▶ _Problem requirements_:
Search the entries below for the word "States", then copy each line in which it is found.

-.-.-

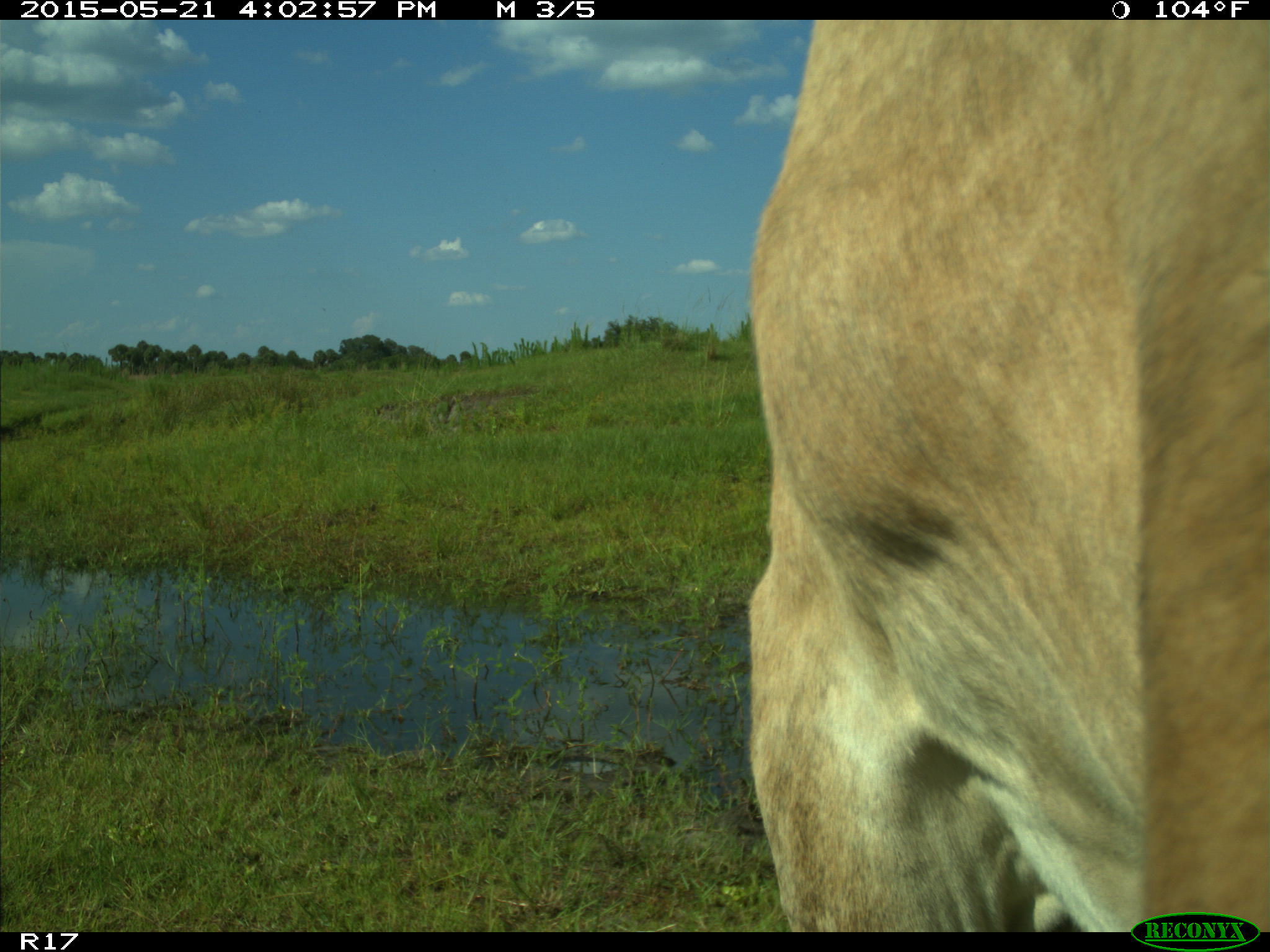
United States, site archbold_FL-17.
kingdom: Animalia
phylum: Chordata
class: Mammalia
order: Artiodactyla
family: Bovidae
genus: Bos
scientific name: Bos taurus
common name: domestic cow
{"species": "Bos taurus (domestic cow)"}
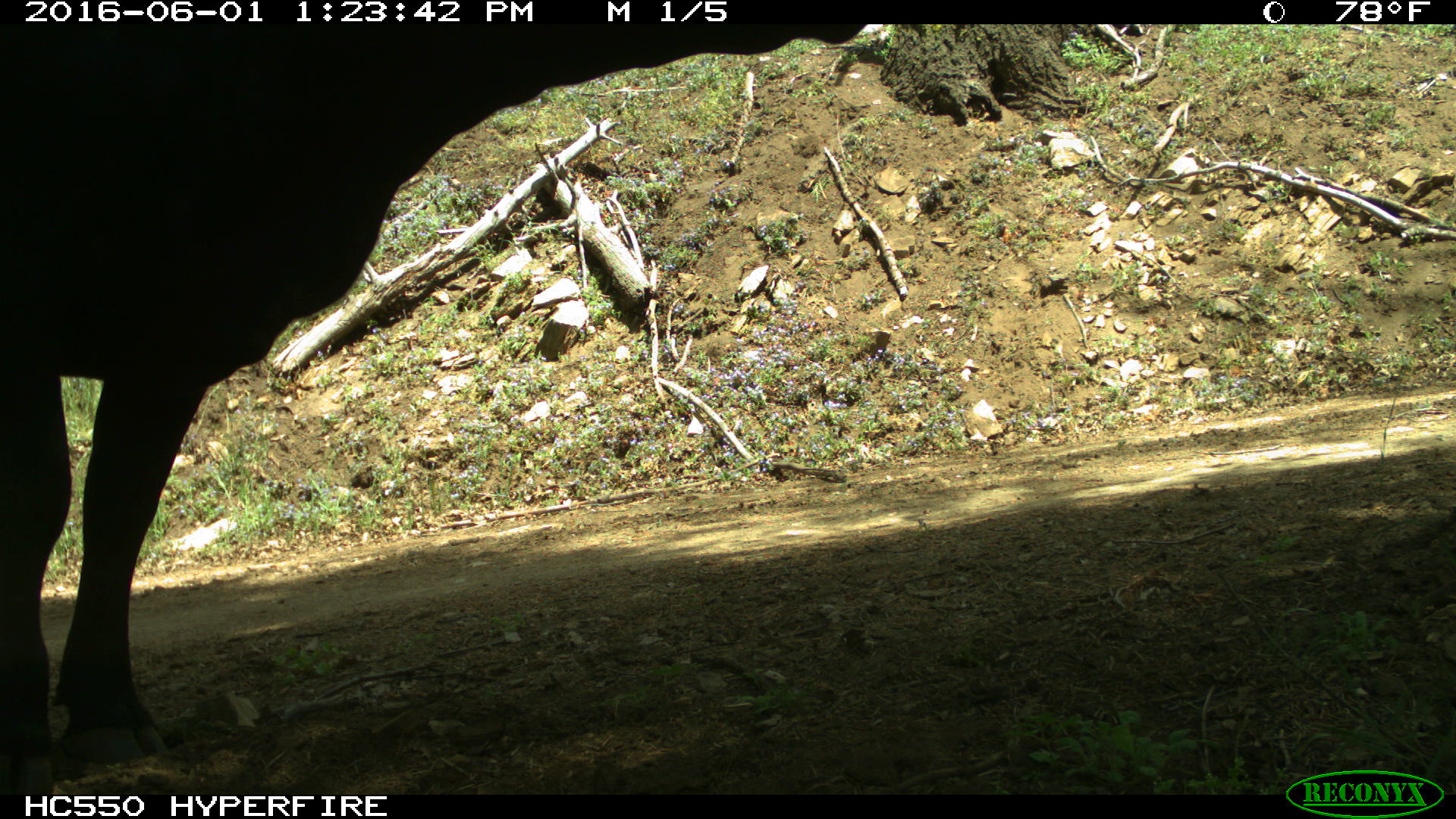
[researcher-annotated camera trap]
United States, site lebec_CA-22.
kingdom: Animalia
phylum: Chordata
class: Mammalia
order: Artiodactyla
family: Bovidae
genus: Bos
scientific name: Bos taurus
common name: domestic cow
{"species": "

-.-.-

▶ _Exercise solution_:
United States, site archbold_FL-17.
United States, site lebec_CA-22.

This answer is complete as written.